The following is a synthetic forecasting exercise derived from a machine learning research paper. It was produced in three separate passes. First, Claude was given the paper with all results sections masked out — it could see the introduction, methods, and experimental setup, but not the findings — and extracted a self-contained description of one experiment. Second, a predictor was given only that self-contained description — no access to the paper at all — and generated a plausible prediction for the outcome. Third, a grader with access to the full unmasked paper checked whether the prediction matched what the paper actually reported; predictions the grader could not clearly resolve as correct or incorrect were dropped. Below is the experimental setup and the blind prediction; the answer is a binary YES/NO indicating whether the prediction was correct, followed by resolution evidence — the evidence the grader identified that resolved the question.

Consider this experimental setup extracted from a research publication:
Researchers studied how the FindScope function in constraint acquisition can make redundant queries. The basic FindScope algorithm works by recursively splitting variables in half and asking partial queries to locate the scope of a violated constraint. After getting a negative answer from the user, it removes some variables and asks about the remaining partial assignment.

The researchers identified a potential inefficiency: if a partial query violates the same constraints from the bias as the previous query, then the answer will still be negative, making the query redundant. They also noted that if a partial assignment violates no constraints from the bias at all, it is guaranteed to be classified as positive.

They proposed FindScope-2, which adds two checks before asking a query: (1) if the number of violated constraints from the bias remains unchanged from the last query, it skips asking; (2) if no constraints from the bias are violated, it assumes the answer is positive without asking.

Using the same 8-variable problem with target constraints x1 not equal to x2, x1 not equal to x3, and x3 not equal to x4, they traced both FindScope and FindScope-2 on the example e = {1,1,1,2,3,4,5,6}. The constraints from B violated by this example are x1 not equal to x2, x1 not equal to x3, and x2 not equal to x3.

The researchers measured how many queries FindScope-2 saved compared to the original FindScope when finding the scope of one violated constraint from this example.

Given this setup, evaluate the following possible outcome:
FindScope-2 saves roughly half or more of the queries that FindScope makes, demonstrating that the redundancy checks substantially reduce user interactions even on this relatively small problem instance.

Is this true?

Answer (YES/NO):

• • • • • • •

INSTRUCTIONS TO FOLLOW
All lines of the data are to be repeated exactly as they stand.

TASK RESPONSE
The following is a synthetic forecasting exercise derived from a machine learning research paper. It was produced in three separate passes. First, Claude was given the paper with all results sections masked out — it could see the introduction, methods, and experimental setup, but not the findings — and extracted a self-contained description of one experiment. Second, a predictor was given only that self-contained description — no access to the paper at all — and generated a plausible prediction for the outcome. Third, a grader with access to the full unmasked paper checked whether the prediction matched what the paper actually reported; predictions the grader could not clearly resolve as correct or incorrect were dropped. Below is the experimental setup and the blind prediction; the answer is a binary YES/NO indicating whether the prediction was correct, followed by resolution evidence — the evidence the grader identified that resolved the question.

Consider this experimental setup extracted from a research publication:
Researchers studied how the FindScope function in constraint acquisition can make redundant queries. The basic FindScope algorithm works by recursively splitting variables in half and asking partial queries to locate the scope of a violated constraint. After getting a negative answer from the user, it removes some variables and asks about the remaining partial assignment.

The researchers identified a potential inefficiency: if a partial query violates the same constraints from the bias as the previous query, then the answer will still be negative, making the query redundant. They also noted that if a partial assignment violates no constraints from the bias at all, it is guaranteed to be classified as positive.

They proposed FindScope-2, which adds two checks before asking a query: (1) if the number of violated constraints from the bias remains unchanged from the last query, it skips asking; (2) if no constraints from the bias are violated, it assumes the answer is positive without asking.

Using the same 8-variable problem with target constraints x1 not equal to x2, x1 not equal to x3, and x3 not equal to x4, they traced both FindScope and FindScope-2 on the example e = {1,1,1,2,3,4,5,6}. The constraints from B violated by this example are x1 not equal to x2, x1 not equal to x3, and x2 not equal to x3.

The researchers measured how many queries FindScope-2 saved compared to the original FindScope when finding the scope of one violated constraint from this example.

Given this setup, evaluate the following possible outcome:
FindScope-2 saves roughly half or more of the queries that FindScope makes, demonstrating that the redundancy checks substantially reduce user interactions even on this relatively small problem instance.

Is this true?

Answer (YES/NO):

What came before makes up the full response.